After the first baby (transverse & with forceps- so much pain) my doctor took my hand and said “this is how women used to die in childbirth”. Guh!

Second baby was super easy, sleeping between contractions that were seriously not painful. Cut to a 9 lb bouncing baby boy.

Third baby was a home birth that went south very quickly and without time to get to the hospital. One midwife brought that blue baby back to life right there in my bedroom while the other two worked to stop me from bleeding out and I’m forever thankful and amazed that we both lived through it. And yes, it hurt.

So it’s not just that bith experiences vary from one woman to the next, but also one woman can have very different experiences with each of her children.

Very true. And I see that I wrote something poorly upthread.
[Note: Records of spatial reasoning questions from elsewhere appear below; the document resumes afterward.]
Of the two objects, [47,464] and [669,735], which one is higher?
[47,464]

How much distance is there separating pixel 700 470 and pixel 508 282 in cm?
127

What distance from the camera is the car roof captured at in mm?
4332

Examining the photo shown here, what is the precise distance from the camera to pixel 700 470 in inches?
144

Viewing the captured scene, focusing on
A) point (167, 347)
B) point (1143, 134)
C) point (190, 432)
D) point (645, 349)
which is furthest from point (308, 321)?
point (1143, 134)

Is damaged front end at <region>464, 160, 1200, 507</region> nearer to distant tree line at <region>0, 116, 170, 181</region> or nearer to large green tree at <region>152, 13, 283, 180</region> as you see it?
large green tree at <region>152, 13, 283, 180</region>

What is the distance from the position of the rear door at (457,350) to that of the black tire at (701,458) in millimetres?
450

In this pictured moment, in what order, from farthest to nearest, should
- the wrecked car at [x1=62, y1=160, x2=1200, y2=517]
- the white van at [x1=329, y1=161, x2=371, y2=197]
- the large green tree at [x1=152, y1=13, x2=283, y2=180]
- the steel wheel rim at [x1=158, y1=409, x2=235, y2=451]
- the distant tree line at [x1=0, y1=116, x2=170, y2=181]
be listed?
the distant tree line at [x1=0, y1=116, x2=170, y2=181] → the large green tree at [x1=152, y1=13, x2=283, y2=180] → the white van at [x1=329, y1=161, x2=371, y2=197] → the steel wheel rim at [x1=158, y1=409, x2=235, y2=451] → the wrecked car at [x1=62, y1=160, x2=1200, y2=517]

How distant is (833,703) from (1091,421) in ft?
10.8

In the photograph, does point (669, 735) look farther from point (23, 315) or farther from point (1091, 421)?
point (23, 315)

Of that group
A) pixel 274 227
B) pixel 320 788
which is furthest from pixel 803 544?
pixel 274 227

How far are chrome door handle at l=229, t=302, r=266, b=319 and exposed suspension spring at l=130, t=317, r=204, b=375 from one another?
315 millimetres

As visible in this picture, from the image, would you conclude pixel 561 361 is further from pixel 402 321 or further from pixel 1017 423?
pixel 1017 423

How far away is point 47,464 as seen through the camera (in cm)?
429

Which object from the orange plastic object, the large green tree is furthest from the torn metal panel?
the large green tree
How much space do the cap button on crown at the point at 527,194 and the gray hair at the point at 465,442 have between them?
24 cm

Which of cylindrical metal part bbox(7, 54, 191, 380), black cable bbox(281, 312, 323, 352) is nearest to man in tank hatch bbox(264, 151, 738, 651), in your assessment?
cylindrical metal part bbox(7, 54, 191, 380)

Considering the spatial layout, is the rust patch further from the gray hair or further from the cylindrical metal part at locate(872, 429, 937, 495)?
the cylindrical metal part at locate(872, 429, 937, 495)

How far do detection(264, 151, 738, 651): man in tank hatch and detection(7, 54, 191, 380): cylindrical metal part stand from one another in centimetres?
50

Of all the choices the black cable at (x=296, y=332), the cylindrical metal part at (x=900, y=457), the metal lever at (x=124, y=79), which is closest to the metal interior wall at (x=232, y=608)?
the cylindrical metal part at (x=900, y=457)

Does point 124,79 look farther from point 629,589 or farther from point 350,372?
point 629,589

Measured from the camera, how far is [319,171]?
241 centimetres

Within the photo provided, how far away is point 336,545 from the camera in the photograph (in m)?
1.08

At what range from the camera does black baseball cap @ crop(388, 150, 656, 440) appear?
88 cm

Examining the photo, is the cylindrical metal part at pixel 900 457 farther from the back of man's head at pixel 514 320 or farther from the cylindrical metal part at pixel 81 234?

It probably doesn’t matter, but I had Stadol for kid #1; Demerol for kid #2, and pudendal block for kid #3. Not all 3 for all 3…

I confess I will never understand why the experience of birth is deemed more important than the health of the baby and the mother. I have a friend who resents to this day (and the “baby” is now 22) that she wasn’t allowed to home deliver her due to health concerns that her OB had (and seconded by her midwife!). I know women who for some reason feel “lesser” because they had a C-section and didn’t deliver vaginally. I can understand (and sympathize) with grieving the loss of an expectation, but for 22 years? :confused:

I have a good friend who is now a pediatric oncologist. When she was doing her clinicals, she often worked with pregnant women.

When I visited my friend after she gave birth to her first child, she told me, “I used to describe delivering a baby as having your strongest muscle work as hard is it can. Now I’d describe it as <whimper>.”